TASK DETAILS: Number each line of the data below in order, skipping blank lines, and leave the pictures out of your answer.

***

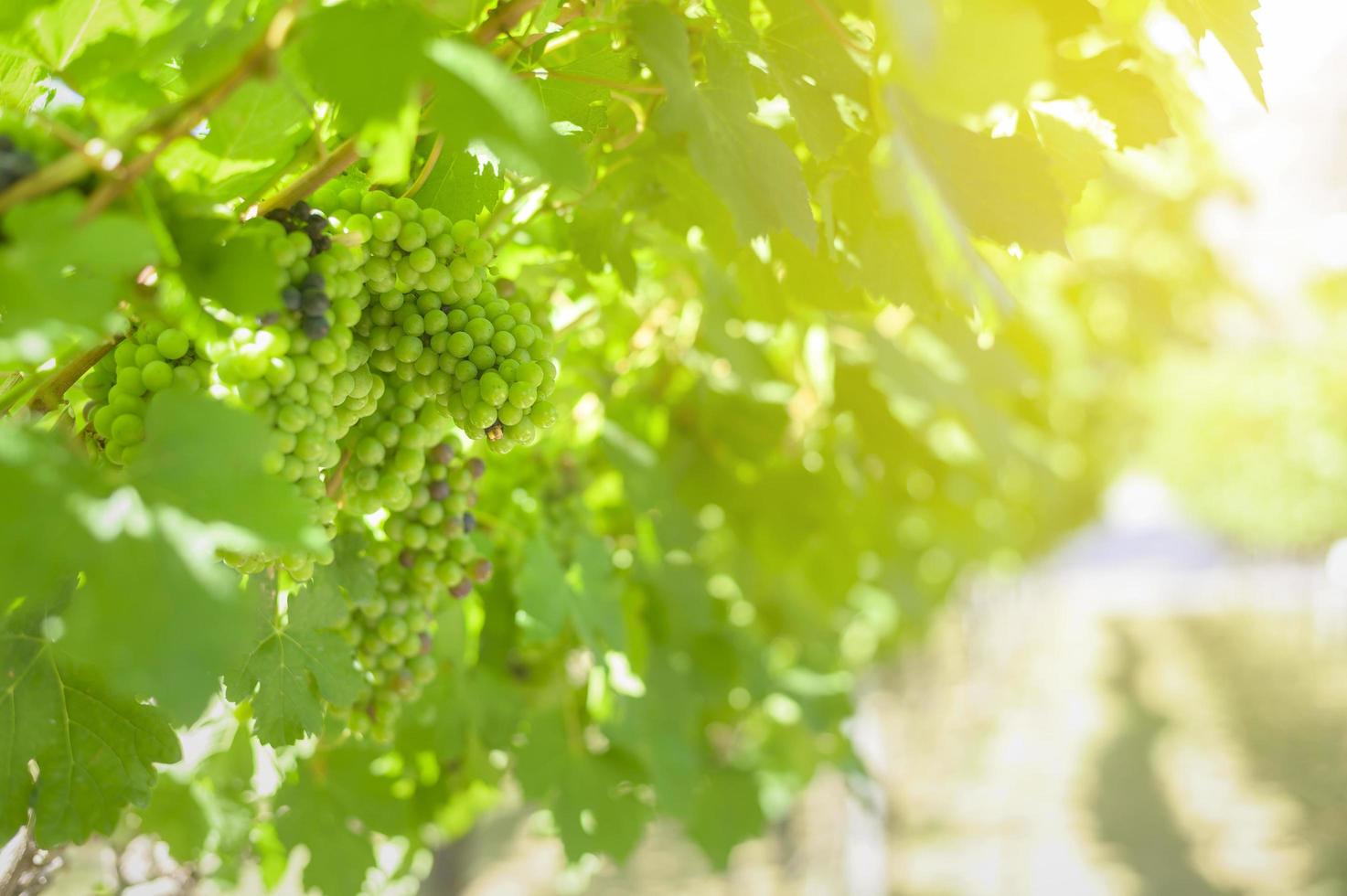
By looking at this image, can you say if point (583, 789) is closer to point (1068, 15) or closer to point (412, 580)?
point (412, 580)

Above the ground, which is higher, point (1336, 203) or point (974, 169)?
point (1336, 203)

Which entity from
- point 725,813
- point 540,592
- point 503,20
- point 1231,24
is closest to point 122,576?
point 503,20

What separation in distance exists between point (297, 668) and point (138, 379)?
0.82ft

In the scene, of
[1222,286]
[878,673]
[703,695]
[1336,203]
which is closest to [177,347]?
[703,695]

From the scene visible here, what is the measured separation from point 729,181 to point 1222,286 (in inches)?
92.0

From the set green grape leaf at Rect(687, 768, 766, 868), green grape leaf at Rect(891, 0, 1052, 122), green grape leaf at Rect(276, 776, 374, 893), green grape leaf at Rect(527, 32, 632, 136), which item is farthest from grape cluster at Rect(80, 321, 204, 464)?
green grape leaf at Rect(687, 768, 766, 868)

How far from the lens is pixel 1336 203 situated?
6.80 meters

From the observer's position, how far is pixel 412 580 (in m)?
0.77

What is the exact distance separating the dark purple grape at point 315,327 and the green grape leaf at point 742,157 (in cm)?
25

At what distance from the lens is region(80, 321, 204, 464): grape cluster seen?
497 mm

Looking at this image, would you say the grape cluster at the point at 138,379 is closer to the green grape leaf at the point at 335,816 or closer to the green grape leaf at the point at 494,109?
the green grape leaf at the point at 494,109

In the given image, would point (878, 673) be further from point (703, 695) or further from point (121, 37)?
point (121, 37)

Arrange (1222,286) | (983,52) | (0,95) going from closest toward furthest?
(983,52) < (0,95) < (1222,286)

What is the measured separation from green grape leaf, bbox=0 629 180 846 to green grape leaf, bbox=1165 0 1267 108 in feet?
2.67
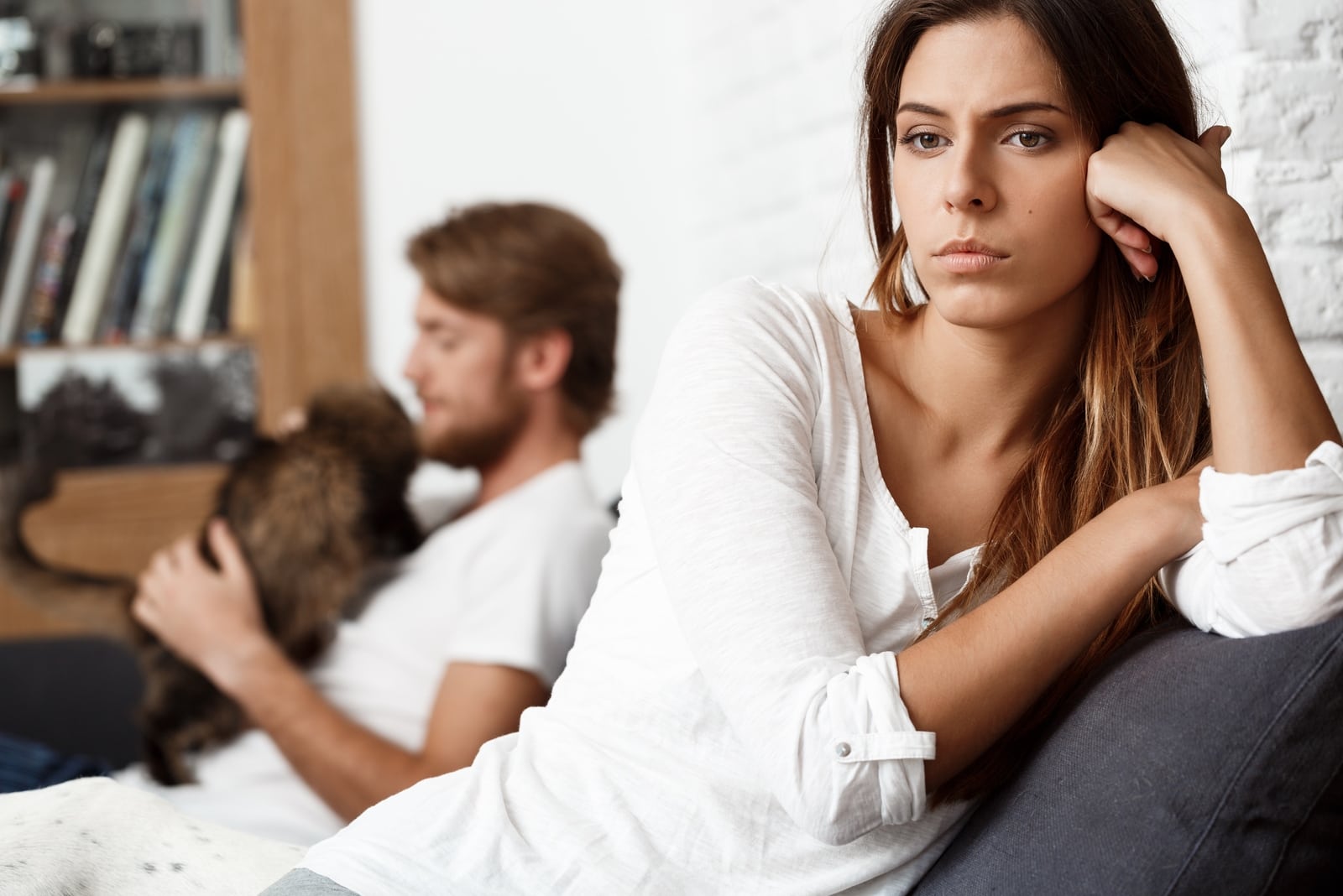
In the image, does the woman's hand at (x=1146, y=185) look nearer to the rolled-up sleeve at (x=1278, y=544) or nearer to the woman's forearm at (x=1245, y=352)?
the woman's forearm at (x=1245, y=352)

***

TASK OUTPUT:
1. By looking at this image, can you say if point (583, 789) is closer to point (1068, 15) or closer to point (412, 580)?
2. point (412, 580)
3. Above the ground, which is higher, point (1336, 203) or point (974, 169)?
4. point (1336, 203)
5. Which entity from
6. - point 725,813
7. - point 540,592
8. - point 503,20
9. - point 1231,24
10. is closest to point 122,576?
11. point 503,20
12. What separation in distance exists between point (297, 668) and point (138, 379)?
13. 0.82ft
14. In the scene, of
15. [1222,286]
16. [878,673]
17. [703,695]
18. [1336,203]
19. which is closest to [177,347]?
20. [703,695]
21. From the scene visible here, what is the measured separation from point 729,181 to point 1222,286 (in inches)?
22. 92.0
23. From the set green grape leaf at Rect(687, 768, 766, 868), green grape leaf at Rect(891, 0, 1052, 122), green grape leaf at Rect(276, 776, 374, 893), green grape leaf at Rect(527, 32, 632, 136), which item is farthest from grape cluster at Rect(80, 321, 204, 464)?
24. green grape leaf at Rect(687, 768, 766, 868)
25. How far from the lens is pixel 1336 203 situated?
26. 6.80 meters
27. From the observer's position, how far is pixel 412 580 (in m)?
28. 0.77
29. What is the exact distance separating the dark purple grape at point 315,327 and the green grape leaf at point 742,157 (in cm)?
30. 25
31. At what distance from the lens is region(80, 321, 204, 464): grape cluster seen?
32. 497 mm
33. Looking at this image, would you say the grape cluster at the point at 138,379 is closer to the green grape leaf at the point at 335,816 or closer to the green grape leaf at the point at 494,109?
34. the green grape leaf at the point at 494,109
35. In the given image, would point (878, 673) be further from point (703, 695) or further from point (121, 37)?
36. point (121, 37)
37. Arrange (1222,286) | (983,52) | (0,95) going from closest toward furthest?
38. (983,52) < (0,95) < (1222,286)
39. What is the measured separation from green grape leaf, bbox=0 629 180 846 to green grape leaf, bbox=1165 0 1267 108 in feet?
40. 2.67
41. In the image, does the woman's hand at (x=1146, y=185) look nearer to the rolled-up sleeve at (x=1278, y=544) or nearer to the woman's forearm at (x=1245, y=352)?
42. the woman's forearm at (x=1245, y=352)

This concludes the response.